If $$\begin{bmatrix} \vec{a} \times \vec{b} & \vec{b} \times \vec{c} & \vec{c} \times \vec{a} \end{bmatrix} = \lambda \begin{bmatrix} \vec{a} & \vec{b} & \vec{c} \end{bmatrix}^2$$, then $$\lambda$$ is equal to:

Let us agree on the usual shorthand $$[\,\vec{u}\;\vec{v}\;\vec{w}\,]=\vec{u}\cdot(\vec{v}\times\vec{w})$$; this is the scalar triple product (a single number).

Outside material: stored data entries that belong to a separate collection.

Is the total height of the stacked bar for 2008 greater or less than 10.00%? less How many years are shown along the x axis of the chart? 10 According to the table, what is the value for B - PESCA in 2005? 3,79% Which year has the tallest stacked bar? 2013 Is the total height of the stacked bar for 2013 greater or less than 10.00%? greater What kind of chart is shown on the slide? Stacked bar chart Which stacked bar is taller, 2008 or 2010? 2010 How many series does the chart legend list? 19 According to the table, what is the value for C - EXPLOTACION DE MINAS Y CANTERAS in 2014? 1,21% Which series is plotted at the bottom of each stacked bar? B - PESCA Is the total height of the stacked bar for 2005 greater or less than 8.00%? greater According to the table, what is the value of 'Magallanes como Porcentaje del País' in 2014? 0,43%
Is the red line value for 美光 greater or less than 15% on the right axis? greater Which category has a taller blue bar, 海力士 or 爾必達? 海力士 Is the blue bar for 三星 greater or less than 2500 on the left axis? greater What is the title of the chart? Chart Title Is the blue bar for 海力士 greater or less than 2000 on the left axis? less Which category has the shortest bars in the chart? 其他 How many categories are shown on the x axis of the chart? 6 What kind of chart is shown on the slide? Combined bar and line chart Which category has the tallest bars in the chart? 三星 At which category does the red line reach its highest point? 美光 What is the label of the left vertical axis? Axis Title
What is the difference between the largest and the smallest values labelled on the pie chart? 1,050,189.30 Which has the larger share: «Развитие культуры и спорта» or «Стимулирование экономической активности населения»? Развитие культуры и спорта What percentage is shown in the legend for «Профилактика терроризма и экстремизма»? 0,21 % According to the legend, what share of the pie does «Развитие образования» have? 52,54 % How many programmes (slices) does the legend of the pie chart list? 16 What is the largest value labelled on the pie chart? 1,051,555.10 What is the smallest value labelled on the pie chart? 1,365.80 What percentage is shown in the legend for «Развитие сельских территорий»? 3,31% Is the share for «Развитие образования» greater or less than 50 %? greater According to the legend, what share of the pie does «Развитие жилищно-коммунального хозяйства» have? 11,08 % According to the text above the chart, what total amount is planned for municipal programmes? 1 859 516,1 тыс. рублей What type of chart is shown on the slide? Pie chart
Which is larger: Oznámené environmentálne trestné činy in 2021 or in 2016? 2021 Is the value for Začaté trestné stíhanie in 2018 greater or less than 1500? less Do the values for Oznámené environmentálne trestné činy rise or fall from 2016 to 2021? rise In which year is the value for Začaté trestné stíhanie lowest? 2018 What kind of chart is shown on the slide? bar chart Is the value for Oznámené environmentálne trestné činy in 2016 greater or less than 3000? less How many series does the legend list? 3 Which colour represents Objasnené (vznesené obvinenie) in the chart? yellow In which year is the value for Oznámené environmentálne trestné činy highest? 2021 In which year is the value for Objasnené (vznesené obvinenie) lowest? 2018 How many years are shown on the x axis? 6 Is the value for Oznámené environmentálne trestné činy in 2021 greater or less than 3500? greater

The statement in the question can therefore be rewritten as

$$[\ \vec{a}\times\vec{b}\;\;\vec{b}\times\vec{c}\;\;\vec{c}\times\vec{a}\,]=\lambda\,[\,\vec{a}\;\vec{b}\;\vec{c}\,]^2.$$

We shall evaluate the left-hand scalar triple product step by step.

First put

$$\vec{p}=\vec{a}\times\vec{b},\qquad \vec{q}=\vec{b}\times\vec{c},\qquad \vec{r}=\vec{c}\times\vec{a}.$$

Then the required quantity is simply $$[\,\vec{p}\;\vec{q}\;\vec{r}\,]= \vec{p}\cdot(\vec{q}\times\vec{r}).$$

We begin by finding $$\vec{q}\times\vec{r}=(\vec{b}\times\vec{c})\times(\vec{c}\times\vec{a}).$$

The vector identity for the cross‐product of two cross‐products is

$$(\vec{u}\times\vec{v})\times(\vec{w}\times\vec{x}) =[\,\vec{u}\;\vec{v}\;\vec{x}\,]\,\vec{w}-[\,\vec{u}\;\vec{v}\;\vec{w}\,]\,\vec{x}.$$

Choosing $$\vec{u}=\vec{b},\;\vec{v}=\vec{c},\;\vec{w}=\vec{c},\;\vec{x}=\vec{a},$$ we obtain

$$ (\vec{b}\times\vec{c})\times(\vec{c}\times\vec{a}) =[\,\vec{b}\;\vec{c}\;\vec{a}\,]\,\vec{c}-[\,\vec{b}\;\vec{c}\;\vec{c}\,]\,\vec{a}. $$

Because any scalar triple product containing two identical vectors is zero, the second term vanishes:

$$[\,\vec{b}\;\vec{c}\;\vec{c}\,]=0.$$ Hence

$$\vec{q}\times\vec{r}=(\vec{b}\times\vec{c})\times(\vec{c}\times\vec{a}) =[\,\vec{b}\;\vec{c}\;\vec{a}\,]\,\vec{c}.$$

The scalar triple product is cyclic, so $$[\,\vec{b}\;\vec{c}\;\vec{a}\,]=[\,\vec{a}\;\vec{b}\;\vec{c}\,].$$ Denote this common value by

$$S=[\,\vec{a}\;\vec{b}\;\vec{c}\,].$$

Consequently

$$\vec{q}\times\vec{r}=S\,\vec{c}.$$

Now compute $$\vec{p}\cdot(\vec{q}\times\vec{r}).$$ We have

$$\vec{p}=\vec{a}\times\vec{b},\quad \vec{q}\times\vec{r}=S\,\vec{c},$$ so

$$ \vec{p}\cdot(\vec{q}\times\vec{r}) =(\vec{a}\times\vec{b})\cdot(S\,\vec{c}) =S\,(\vec{a}\times\vec{b})\cdot\vec{c}. $$

The dot product in the last expression is again the scalar triple product of $$\vec{a},\vec{b},\vec{c}$$, namely

$$ (\vec{a}\times\vec{b})\cdot\vec{c}=[\,\vec{a}\;\vec{b}\;\vec{c}\,]=S.$$ Therefore

$$[\,\vec{p}\;\vec{q}\;\vec{r}\,]=S\cdot S=S^{2}=[\,\vec{a}\;\vec{b}\;\vec{c}\,]^{2}.$$

Returning to the original notation, the relation becomes

$$[\,\vec{a}\times\vec{b}\;\;\vec{b}\times\vec{c}\;\;\vec{c}\times\vec{a}\,] =[\,\vec{a}\;\vec{b}\;\vec{c}\,]^{2}.$$

Comparing this with the given equation $$[\,\vec{a}\times\vec{b}\;\;\vec{b}\times\vec{c}\;\;\vec{c}\times\vec{a}\,] =\lambda\,[\,\vec{a}\;\vec{b}\;\vec{c}\,]^{2},$$ we see that

$$\lambda=1.$$

Hence, the correct answer is Option B.